Monsieur le président, madame la secrétaire d’État, mes chers collègues, la discussion du projet de loi relatif à la bioéthique, que le Sénat entame cet après-midi, nous place loin des divisions politiques classiques qui opposent, sur de nombreux sujets, une droite conservatrice et une gauche moderniste. Il ne s’agit pas, ici, de raisonner par réflexe idéologique ou tradition partisane. Le débat qui nous anime est d’une tout autre nature : il s’agit de nous interroger sur la conception que nous nous faisons de l’homme et, en premier lieu, du fragile embryon humain.

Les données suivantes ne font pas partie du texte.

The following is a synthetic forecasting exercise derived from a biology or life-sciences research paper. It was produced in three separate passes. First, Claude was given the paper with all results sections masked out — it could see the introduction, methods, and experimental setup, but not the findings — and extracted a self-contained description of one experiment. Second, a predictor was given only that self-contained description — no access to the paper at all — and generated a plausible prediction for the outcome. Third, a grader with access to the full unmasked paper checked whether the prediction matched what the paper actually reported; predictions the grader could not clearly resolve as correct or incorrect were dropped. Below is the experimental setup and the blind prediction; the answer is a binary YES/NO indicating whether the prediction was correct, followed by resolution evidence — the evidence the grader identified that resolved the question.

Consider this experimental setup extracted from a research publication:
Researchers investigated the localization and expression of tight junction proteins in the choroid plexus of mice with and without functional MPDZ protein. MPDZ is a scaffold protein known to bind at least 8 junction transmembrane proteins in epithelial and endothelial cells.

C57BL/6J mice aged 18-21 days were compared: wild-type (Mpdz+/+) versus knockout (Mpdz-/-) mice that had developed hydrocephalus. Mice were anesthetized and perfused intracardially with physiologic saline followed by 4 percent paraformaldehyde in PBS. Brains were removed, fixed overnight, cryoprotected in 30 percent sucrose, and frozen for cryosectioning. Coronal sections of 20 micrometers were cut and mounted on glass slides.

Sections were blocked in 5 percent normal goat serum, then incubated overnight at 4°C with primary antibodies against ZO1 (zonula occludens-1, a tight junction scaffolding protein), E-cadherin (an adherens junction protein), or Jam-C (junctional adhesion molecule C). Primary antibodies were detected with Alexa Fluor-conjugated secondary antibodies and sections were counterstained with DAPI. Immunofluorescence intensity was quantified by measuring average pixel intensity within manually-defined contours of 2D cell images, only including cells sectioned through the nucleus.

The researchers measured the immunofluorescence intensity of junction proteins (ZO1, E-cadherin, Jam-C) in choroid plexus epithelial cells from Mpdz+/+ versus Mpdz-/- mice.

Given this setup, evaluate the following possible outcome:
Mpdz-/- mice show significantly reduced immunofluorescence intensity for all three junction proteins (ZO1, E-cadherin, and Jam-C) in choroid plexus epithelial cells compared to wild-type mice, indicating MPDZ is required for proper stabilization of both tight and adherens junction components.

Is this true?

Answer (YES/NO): NO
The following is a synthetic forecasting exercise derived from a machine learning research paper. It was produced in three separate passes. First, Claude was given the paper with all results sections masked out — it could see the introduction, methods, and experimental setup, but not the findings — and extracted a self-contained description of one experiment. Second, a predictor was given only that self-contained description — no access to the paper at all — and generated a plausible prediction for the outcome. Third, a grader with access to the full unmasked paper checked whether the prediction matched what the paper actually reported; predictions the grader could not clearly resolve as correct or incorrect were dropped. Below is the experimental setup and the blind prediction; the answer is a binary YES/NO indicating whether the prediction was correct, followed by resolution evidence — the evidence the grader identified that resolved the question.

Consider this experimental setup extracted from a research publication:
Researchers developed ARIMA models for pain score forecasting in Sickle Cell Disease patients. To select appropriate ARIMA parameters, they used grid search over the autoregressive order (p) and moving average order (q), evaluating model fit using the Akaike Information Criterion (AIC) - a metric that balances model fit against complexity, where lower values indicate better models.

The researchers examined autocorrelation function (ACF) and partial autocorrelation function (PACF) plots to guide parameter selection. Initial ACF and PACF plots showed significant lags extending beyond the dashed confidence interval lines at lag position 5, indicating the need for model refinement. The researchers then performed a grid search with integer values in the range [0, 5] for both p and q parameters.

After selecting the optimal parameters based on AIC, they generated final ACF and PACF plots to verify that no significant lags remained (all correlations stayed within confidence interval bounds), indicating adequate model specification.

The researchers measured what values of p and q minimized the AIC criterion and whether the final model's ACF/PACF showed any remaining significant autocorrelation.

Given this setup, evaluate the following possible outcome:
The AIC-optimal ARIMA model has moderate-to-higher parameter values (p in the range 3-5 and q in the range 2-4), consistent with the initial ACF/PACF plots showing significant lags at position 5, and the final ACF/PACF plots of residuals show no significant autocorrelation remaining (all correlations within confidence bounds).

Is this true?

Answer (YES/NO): NO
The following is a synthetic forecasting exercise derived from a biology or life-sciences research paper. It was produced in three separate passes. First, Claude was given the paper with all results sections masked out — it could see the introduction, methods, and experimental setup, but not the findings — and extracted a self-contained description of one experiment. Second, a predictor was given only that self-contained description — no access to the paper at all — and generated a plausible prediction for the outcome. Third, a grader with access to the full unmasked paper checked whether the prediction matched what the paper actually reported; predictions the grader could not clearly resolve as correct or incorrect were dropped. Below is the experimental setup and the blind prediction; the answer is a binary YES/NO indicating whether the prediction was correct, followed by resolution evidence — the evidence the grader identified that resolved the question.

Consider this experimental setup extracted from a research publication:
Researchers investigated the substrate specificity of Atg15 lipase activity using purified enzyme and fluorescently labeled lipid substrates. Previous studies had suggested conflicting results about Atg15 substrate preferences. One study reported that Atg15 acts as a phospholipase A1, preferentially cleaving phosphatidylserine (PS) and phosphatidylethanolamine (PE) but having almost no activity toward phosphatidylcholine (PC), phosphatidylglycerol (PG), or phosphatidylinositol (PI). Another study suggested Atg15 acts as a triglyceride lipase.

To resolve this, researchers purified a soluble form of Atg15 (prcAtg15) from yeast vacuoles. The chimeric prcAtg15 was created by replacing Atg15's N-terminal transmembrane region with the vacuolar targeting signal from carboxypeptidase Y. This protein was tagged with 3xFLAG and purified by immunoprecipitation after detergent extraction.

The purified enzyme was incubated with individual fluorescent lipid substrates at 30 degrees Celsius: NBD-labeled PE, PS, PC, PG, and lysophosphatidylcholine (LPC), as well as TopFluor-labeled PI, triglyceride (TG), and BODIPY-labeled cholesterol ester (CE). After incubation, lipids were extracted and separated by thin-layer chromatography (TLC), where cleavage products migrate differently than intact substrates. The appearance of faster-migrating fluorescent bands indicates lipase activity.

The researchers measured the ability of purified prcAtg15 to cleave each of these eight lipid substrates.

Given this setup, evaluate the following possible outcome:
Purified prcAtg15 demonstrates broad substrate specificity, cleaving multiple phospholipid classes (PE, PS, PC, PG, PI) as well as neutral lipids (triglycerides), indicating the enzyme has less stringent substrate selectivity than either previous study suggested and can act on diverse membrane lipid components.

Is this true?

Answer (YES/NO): NO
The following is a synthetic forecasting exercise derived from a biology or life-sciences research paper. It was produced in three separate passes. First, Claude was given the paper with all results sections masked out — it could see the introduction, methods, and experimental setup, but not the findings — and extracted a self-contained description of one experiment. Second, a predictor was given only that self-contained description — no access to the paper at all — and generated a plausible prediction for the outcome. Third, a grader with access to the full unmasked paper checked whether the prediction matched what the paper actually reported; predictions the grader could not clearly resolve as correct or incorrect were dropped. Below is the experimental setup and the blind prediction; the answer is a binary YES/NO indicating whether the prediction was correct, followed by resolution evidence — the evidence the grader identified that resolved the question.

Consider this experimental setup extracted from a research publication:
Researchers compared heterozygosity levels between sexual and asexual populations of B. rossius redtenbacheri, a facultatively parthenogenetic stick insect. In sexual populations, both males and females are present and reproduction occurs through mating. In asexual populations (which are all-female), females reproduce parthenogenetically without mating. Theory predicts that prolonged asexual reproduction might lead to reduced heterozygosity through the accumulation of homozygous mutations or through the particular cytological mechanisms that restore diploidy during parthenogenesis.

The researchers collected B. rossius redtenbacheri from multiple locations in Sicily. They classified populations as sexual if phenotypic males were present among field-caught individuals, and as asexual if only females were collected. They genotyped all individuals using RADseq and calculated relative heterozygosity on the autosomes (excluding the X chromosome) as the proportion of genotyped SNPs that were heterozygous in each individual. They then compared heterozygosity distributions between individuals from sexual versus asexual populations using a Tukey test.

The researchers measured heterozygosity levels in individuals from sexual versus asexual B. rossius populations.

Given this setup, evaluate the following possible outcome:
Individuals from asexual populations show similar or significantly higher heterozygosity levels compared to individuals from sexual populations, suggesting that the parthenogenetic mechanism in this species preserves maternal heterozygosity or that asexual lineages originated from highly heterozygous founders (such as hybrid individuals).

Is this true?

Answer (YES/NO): NO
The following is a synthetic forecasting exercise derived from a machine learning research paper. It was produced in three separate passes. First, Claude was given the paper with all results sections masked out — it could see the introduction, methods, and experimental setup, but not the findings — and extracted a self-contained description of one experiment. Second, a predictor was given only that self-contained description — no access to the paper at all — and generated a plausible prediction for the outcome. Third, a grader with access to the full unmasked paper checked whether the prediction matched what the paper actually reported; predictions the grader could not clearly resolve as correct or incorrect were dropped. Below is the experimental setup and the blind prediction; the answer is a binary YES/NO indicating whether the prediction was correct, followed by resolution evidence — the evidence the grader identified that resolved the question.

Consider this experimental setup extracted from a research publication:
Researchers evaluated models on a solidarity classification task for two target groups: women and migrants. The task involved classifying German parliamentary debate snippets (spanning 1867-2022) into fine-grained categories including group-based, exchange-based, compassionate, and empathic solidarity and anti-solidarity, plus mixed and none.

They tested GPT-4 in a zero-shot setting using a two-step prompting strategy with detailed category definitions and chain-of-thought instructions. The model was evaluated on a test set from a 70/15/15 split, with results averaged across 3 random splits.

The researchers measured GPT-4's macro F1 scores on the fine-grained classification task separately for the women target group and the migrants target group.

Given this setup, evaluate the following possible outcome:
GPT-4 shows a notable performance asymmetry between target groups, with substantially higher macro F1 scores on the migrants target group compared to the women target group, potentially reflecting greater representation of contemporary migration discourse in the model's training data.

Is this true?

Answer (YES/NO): NO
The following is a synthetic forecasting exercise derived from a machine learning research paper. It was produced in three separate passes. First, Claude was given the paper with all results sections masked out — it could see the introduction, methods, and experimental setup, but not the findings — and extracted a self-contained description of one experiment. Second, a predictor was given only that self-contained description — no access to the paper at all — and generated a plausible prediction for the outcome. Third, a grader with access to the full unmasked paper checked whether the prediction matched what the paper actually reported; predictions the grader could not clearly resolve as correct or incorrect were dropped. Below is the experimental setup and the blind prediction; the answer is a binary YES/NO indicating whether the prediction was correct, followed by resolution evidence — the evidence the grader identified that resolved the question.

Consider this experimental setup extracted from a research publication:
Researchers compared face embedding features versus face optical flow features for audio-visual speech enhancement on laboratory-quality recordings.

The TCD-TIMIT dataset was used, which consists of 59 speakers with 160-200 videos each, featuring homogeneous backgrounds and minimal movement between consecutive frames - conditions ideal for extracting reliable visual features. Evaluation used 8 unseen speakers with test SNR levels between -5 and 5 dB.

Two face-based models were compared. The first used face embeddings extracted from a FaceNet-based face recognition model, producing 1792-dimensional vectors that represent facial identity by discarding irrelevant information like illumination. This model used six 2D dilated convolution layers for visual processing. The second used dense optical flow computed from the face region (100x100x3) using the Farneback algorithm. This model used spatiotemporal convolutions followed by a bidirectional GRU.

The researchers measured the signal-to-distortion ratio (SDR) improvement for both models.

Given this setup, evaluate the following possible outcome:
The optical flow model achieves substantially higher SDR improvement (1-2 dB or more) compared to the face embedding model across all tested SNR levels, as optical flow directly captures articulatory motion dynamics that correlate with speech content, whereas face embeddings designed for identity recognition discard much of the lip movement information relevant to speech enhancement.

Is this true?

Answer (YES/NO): NO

Le texte qui nous est soumis appelle d’abord une réflexion générale. Depuis 1994, le législateur ne s’est pas départi d’une conception utilitariste de l’embryon humain. Cette conception le conduit à distinguer entre les embryons qui répondent à un projet parental et ceux que n’accompagne pas un tel projet, vulgairement appelés « embryons surnuméraires », comme s’ils étaient « en trop » pour l’humanité. Les uns, destinés à voir le jour, sont considérés comme des êtres humains, alors que les autres vont devenir, demain plus encore qu’en 2004, des matériaux de recherche pour les scientifiques. Dans les deux cas, pourtant, il s’agit bien, à la base, d’un même embryon humain.
Le critère de distinction entre ces deux catégories d’embryons est purement subjectif et tient au projet que leurs parents conçoivent pour eux. Est-il acceptable, dans une démocratie digne de ce nom, que l’humanité d’un être dépende d’un regard subjectif autorisé par le bon vouloir du législateur ? Au nom de quel principe un être humain, fût-il législateur, peut-il décider de nier l’humanité et les droits élémentaires de toute une catégorie d’êtres, sous prétexte que ce sont des embryons et ne répondent pas, ou plus, à un projet parental ?
La grandeur de la civilisation ne consiste-t-elle pas, au contraire, à reconnaître la dignité inaliénable et intangible de chaque être humain, quel que soit le «projet » que d’autres ont formé pour lui ?
Je ne peux, à cet égard, m’empêcher d’évoquer un rapprochement qui me vient à l’esprit. Il s’agit de la chosification, dans nos anciennes colonies, jusqu’en 1848, d’une autre catégorie d’êtres humains, du fait du «projet social » que d’autres avaient conçu pour eux et malgré eux.